Stored data entries
<<<<

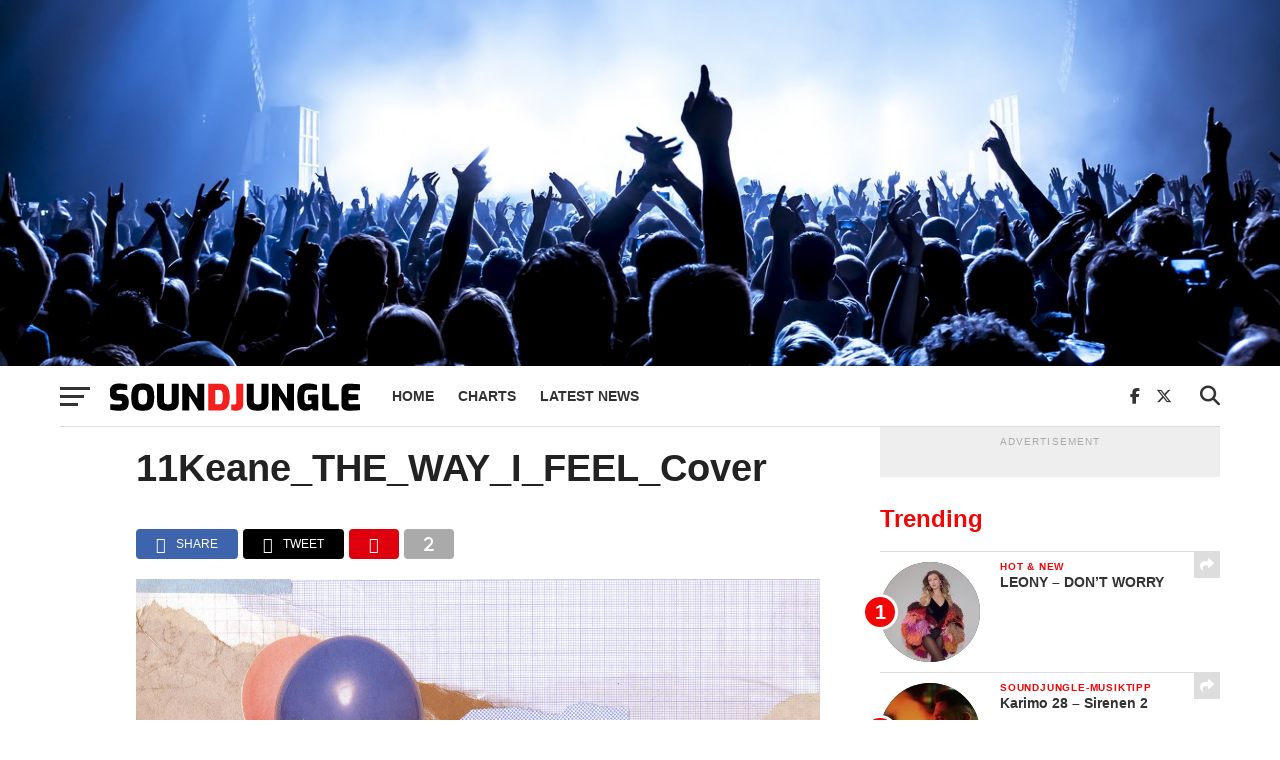

--- FILE ---
content_type: text/html; charset=utf-8
request_url: https://www.google.com/recaptcha/api2/aframe
body_size: 266
content:
<!DOCTYPE HTML><html><head><meta http-equiv="content-type" content="text/html; charset=UTF-8"></head><body><script nonce="6DAj1t5sFzE95qwzt0HeOA">/** Anti-fraud and anti-abuse applications only. See google.com/recaptcha */ try{var clients={'sodar':'https://pagead2.googlesyndication.com/pagead/sodar?'};window.addEventListener("message",function(a){try{if(a.source===window.parent){var b=JSON.parse(a.data);var c=clients[b['id']];if(c){var d=document.createElement('img');d.src=c+b['params']+'&rc='+(localStorage.getItem("rc::a")?sessionStorage.getItem("rc::b"):"");window.document.body.appendChild(d);sessionStorage.setItem("rc::e",parseInt(sessionStorage.getItem("rc::e")||0)+1);localStorage.setItem("rc::h",'1769006921725');}}}catch(b){}});window.parent.postMessage("_grecaptcha_ready", "*");}catch(b){}</script></body></html>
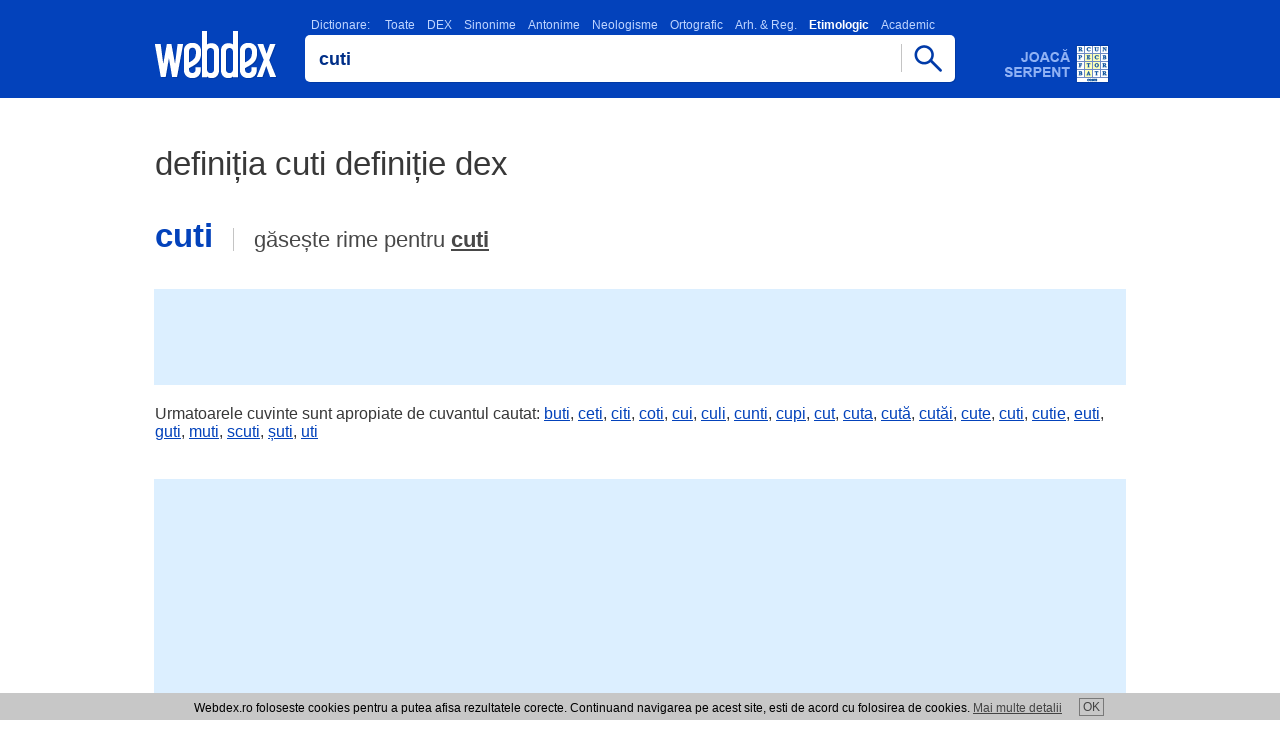

--- FILE ---
content_type: text/html; charset=utf-8
request_url: https://www.google.com/recaptcha/api2/aframe
body_size: 266
content:
<!DOCTYPE HTML><html><head><meta http-equiv="content-type" content="text/html; charset=UTF-8"></head><body><script nonce="sLco3yzNOCR_OonTZfw1kw">/** Anti-fraud and anti-abuse applications only. See google.com/recaptcha */ try{var clients={'sodar':'https://pagead2.googlesyndication.com/pagead/sodar?'};window.addEventListener("message",function(a){try{if(a.source===window.parent){var b=JSON.parse(a.data);var c=clients[b['id']];if(c){var d=document.createElement('img');d.src=c+b['params']+'&rc='+(localStorage.getItem("rc::a")?sessionStorage.getItem("rc::b"):"");window.document.body.appendChild(d);sessionStorage.setItem("rc::e",parseInt(sessionStorage.getItem("rc::e")||0)+1);localStorage.setItem("rc::h",'1763436222686');}}}catch(b){}});window.parent.postMessage("_grecaptcha_ready", "*");}catch(b){}</script></body></html>

--- FILE ---
content_type: application/javascript
request_url: https://www.webdex.ro/js/webapp.js
body_size: -289
content:
if (!navigator.serviceWorker.controller) {
    navigator.serviceWorker.register("/sw.js").then(function(reg) {
        //console.log("Service worker has been registered for scope: " + reg.scope);
    });
}
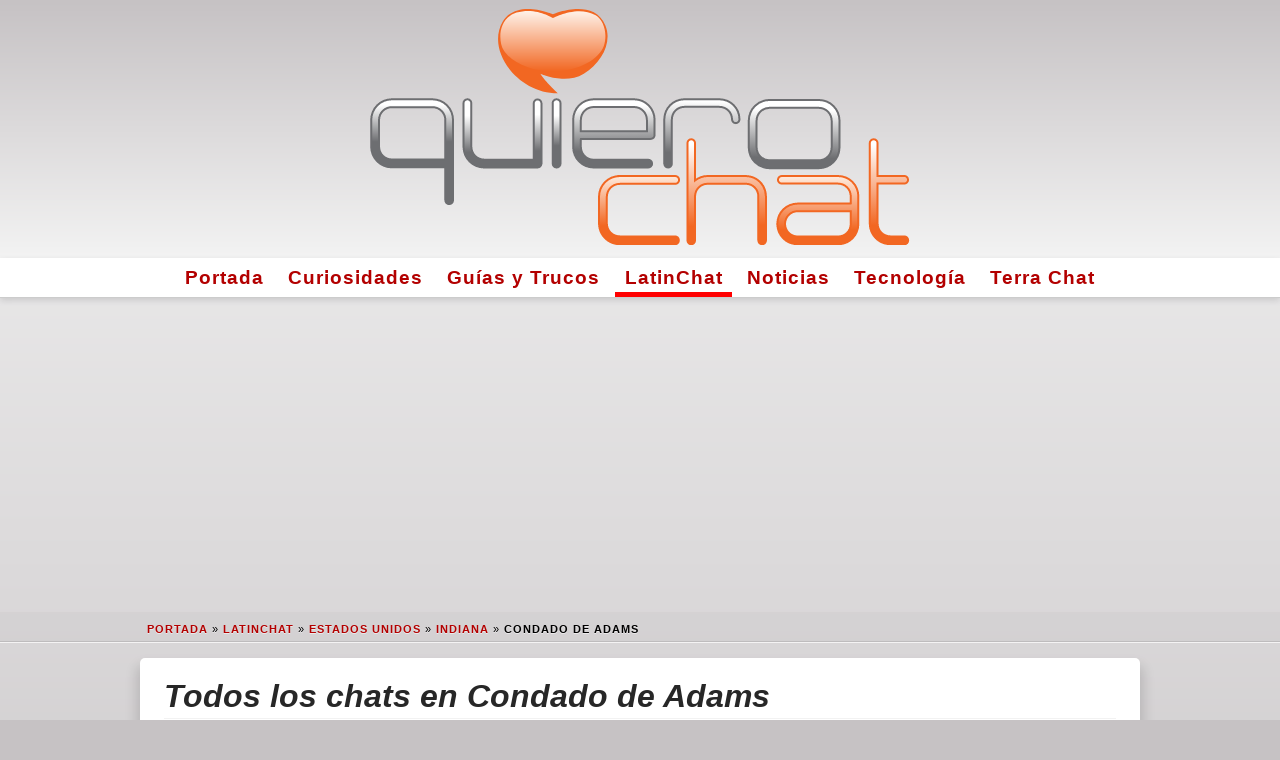

--- FILE ---
content_type: text/html; charset=utf-8
request_url: https://www.google.com/recaptcha/api2/aframe
body_size: 267
content:
<!DOCTYPE HTML><html><head><meta http-equiv="content-type" content="text/html; charset=UTF-8"></head><body><script nonce="HmrBugG26CSD8WNH7bntGw">/** Anti-fraud and anti-abuse applications only. See google.com/recaptcha */ try{var clients={'sodar':'https://pagead2.googlesyndication.com/pagead/sodar?'};window.addEventListener("message",function(a){try{if(a.source===window.parent){var b=JSON.parse(a.data);var c=clients[b['id']];if(c){var d=document.createElement('img');d.src=c+b['params']+'&rc='+(localStorage.getItem("rc::a")?sessionStorage.getItem("rc::b"):"");window.document.body.appendChild(d);sessionStorage.setItem("rc::e",parseInt(sessionStorage.getItem("rc::e")||0)+1);localStorage.setItem("rc::h",'1769092343137');}}}catch(b){}});window.parent.postMessage("_grecaptcha_ready", "*");}catch(b){}</script></body></html>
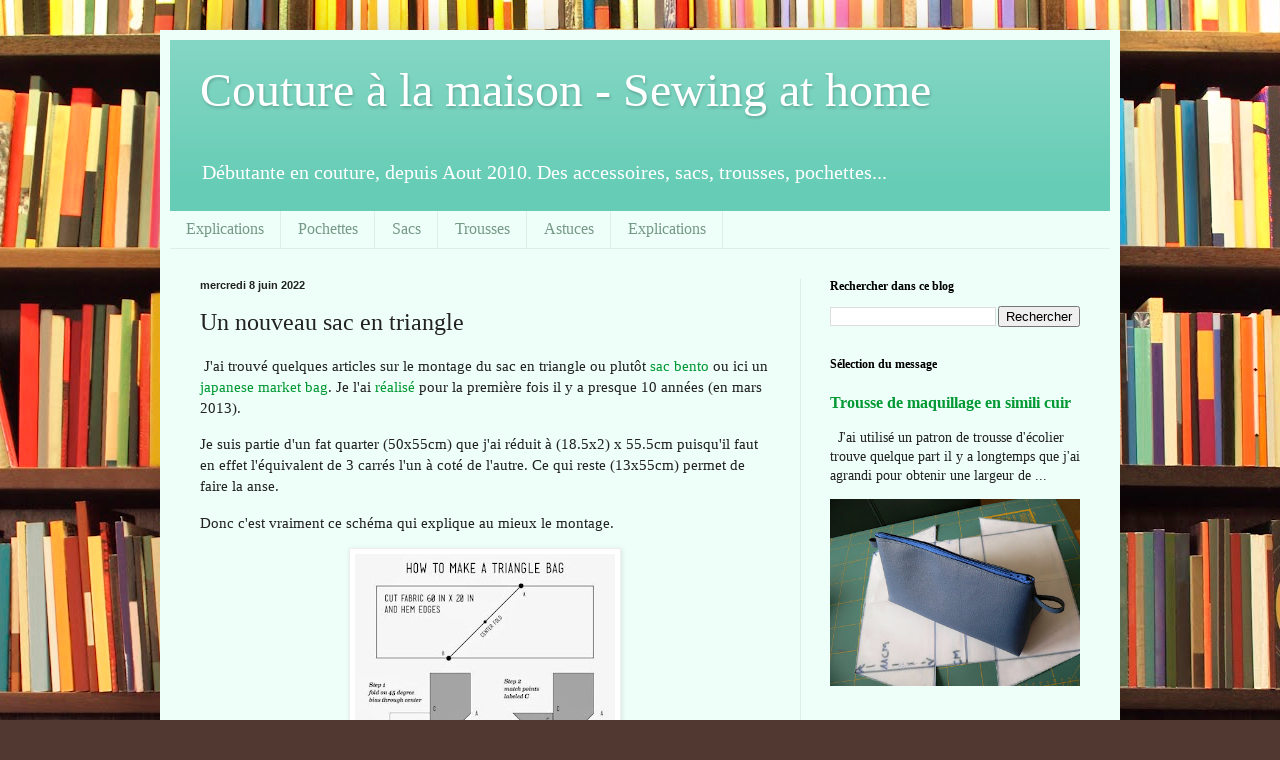

--- FILE ---
content_type: text/html; charset=utf-8
request_url: https://www.google.com/recaptcha/api2/aframe
body_size: 258
content:
<!DOCTYPE HTML><html><head><meta http-equiv="content-type" content="text/html; charset=UTF-8"></head><body><script nonce="cyfgVmhpMWkRjx2FbiyYNQ">/** Anti-fraud and anti-abuse applications only. See google.com/recaptcha */ try{var clients={'sodar':'https://pagead2.googlesyndication.com/pagead/sodar?'};window.addEventListener("message",function(a){try{if(a.source===window.parent){var b=JSON.parse(a.data);var c=clients[b['id']];if(c){var d=document.createElement('img');d.src=c+b['params']+'&rc='+(localStorage.getItem("rc::a")?sessionStorage.getItem("rc::b"):"");window.document.body.appendChild(d);sessionStorage.setItem("rc::e",parseInt(sessionStorage.getItem("rc::e")||0)+1);localStorage.setItem("rc::h",'1766008797126');}}}catch(b){}});window.parent.postMessage("_grecaptcha_ready", "*");}catch(b){}</script></body></html>

--- FILE ---
content_type: text/plain
request_url: https://www.google-analytics.com/j/collect?v=1&_v=j102&a=1807307373&t=pageview&_s=1&dl=http%3A%2F%2Fblog.swisshats.ch%2F2022%2F06%2Fun-nouveau-sac-en-triangle.html&ul=en-us%40posix&dt=Couture%20%C3%A0%20la%20maison%20-%20Sewing%20at%20home%3A%20Un%20nouveau%20sac%20en%20triangle&sr=1280x720&vp=1280x720&_u=IEBAAEABAAAAACAAI~&jid=408535654&gjid=2017270551&cid=365928039.1766008796&tid=UA-22873073-1&_gid=1219350884.1766008796&_r=1&_slc=1&z=1371327921
body_size: -451
content:
2,cG-61HHCDPGM5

>>>>

> **EXERCISE DESCRIPTION**:
Going through the entries, return every line holding the word "navigator".

> **ANSWER SECTION**:
if (!navigator.serviceWorker.controller) {
    navigator.serviceWorker.register("/sw.js").then(function(reg) {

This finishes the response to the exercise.